We all want change — but we want to be in control of it.
So how do you control change in a way that works? You initiate it. If you aren’t changing, change will find you and start changing you. If you aren’t changing your body and health for the better, the change of aging and chronic illness will get you.
Here are four easy ways to harness change through using the 4 Ps of change:
Predict
Give up trying to control change, but you can try to predict what will happen. The most useful thing I learned in college was from a psych professor who said, “The best predictor of future behavior is past behavior.” You want to know what someone will do, look at what he’s done. Unless some life changing event happens, he will behave the same way. He may say one thing, but he will do the opposite if that’ what he’s always done.
If you don’t like what you ended up doing (it might be the same kind of relationships with women, or the same dead-end jobs), create a life-changing event(s). Don’t let the past predict your future. Deliberately create a catalytic event(s) to shake things up. It might be going on the Paleo Diet to lose 50lbs. It might be doing a series of Rolfing sessions. Or it could be joining a men’s group to learn what you never got to learn. Take new action that is not what you or others would predict, given your circumstances.
Change your prediction through changing behaviors. If you don’t know where to start, take a class in something that has always excited you. Let your positive movement take you into the unpredictable.
Principles
What are your principles — the values you live by? Get honest. Not the ones others told you to live by or the ones you delude yourself into believing you live by. Under stress, what do you back yourself up against?
If you asked five friends who will be straight with you to describe the three principles you live by, and they don’t match yours, or each friend has a different set, you aren’t living life based on principles. It doesn’t mean you’re bad. It just means you don’t have your own back. Without having your own back you will never initiate significant change.
Let go of things that don’t serve you—others’ principles, your own principles, old values that don’t serve you anymore. Do a principle house cleaning. Hang with and model those who have the principles you want. Try them on. Do they fit? If they don’t, move on.
Patterns
What are your patterns? Not the little ones like brushing your teeth or the route you take to work. What are your meta patterns? What patterns do your relationships have, be it your friends or your lovers? How good are you at setting boundaries and saying no? What are your patterns with your resources? Do you squander them, or do you invest them?
You will never produce deep change for yourself or others if you are pissing away your time, money, energy, health, sleep, or love. Big change demands focus and the resources to move mountains. Get honest, we all do it – where do you waste your resources? Having a few outlets to be able to relax is important. But at the end of the day or at the end of the year, where are you?
Getting sober to your patterns and what motivation is behind them can be the most difficult action. It can also be the most liberating. When draining patterns are replaced by life- affirming patterns, you start to build your energetic bank balance back up. Then you can live off the interest you produce as you build your principle.
Phenomena
Shit happens. So bring it on.

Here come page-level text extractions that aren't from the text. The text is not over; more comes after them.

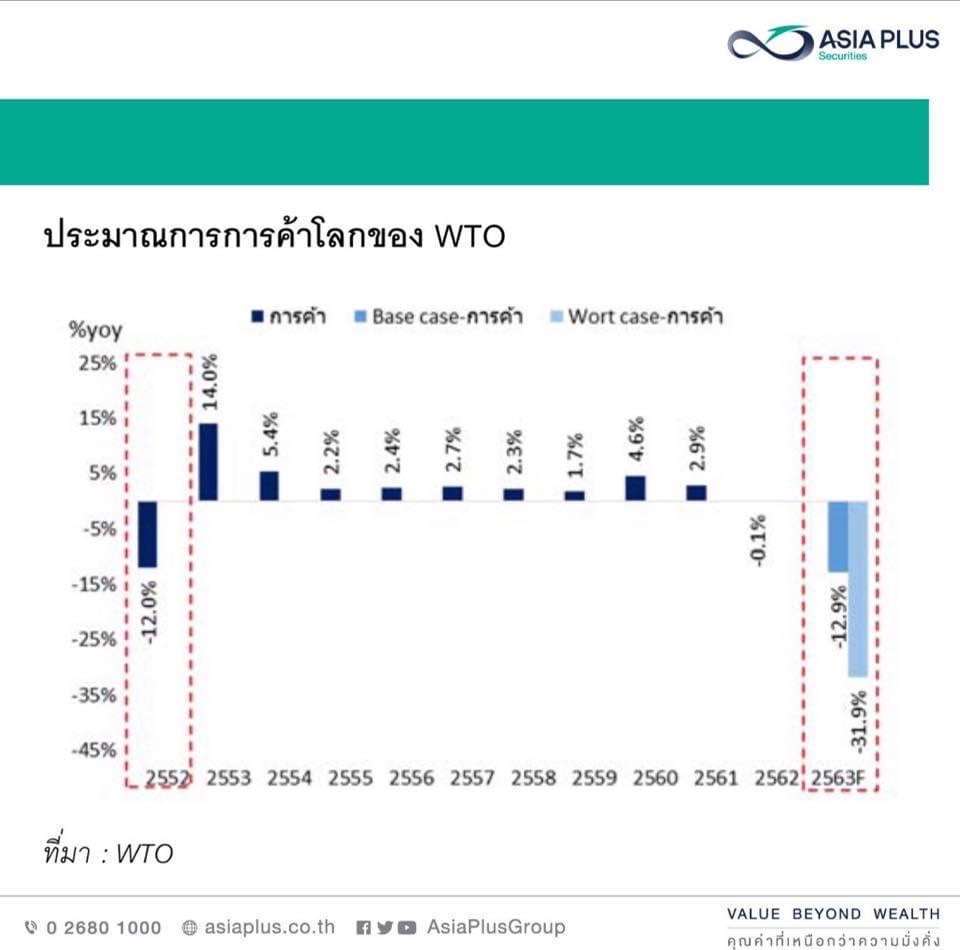 ASIA PLUS
Securities

ประมาณการการค้าโลกของ WTO

การค้า Base case-การค้า Wort case-การค้า

%yoy
25%
15%
5%
-5%
-15%
-25%
-35%
-45%

-12.0%
14.0%
5.4%
2.2%
2.4%
2.7%
2.3%
1.7%
4.6%
2.9%
-0.1%
-12.9%
-31.9%

2552 2553 2554 2555 2556 2557 2558 2559 2560 2561 2562 2563F

ที่มา : WTO

0 2680 1000 asiaplus.co.th AsiaPlusGroup

VALUE BEYOND WEALTH
คุณค่าที่เหนือกว่าความมั่งคั่ง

Skiing down a steep run when you just started skiing is frightening. It’s not fun. Skiing down that run with kickass skies, in shape, and as an experienced skier is exhilarating.
The difference between dread, resistance and procrastination, verses excitement, joy and enthusiasm is just being prepared. How do you get prepared? You have experiences.
Living life means being present to live. It’s not being some extreme athlete that has to continually raise the bar to stay interested because he’s so wound up. It’s being relaxed and fully aware of what is occurring so the little sensations are felt. Rather than needing to be hit with a hammer to feel any body sensation, you feel the love from the light touch of your lover.
We grow up in a culture that tells us more is better, harder is better, faster is better. Without even realizing we are conditioned to more, we are addicted to more.
Whether it’s slowing down or relaxing so the experiences of life are felt for what they are, you will need to reorient your experience of phenomena. When you do you get a new kind of control. It’s not a control by force or will. It’s a control from co-creation and collaboration. These interdependent experiences train you to “ski the trees” as we say in our men’s groups. (Cut us a break, we live in ski country.)
When you look at the trees so you won’t run into them, you naturally head towards them. When you look at the spaces between them, you go there. When you shift out of the survival state of sympathetic nervous system dominance (being stuck in the fight-or-flight response), you move from reacting to responding. You are in control. You are much more likely to create what you want.
Change begins with changing your orientation to life and control. Intentionally bringing change on can be scary in the beginning, but it will transform into exhilarating. The depth of change will make you a natural leader. Others will follow you. They will “want what he has.” Go out there and change what you and others predict will happen. Develop your own principles that work. Break the patterns that don’t serve you, develop the ones that do. Change your relationship with what does happen, stop being a victim. Ski the spaces.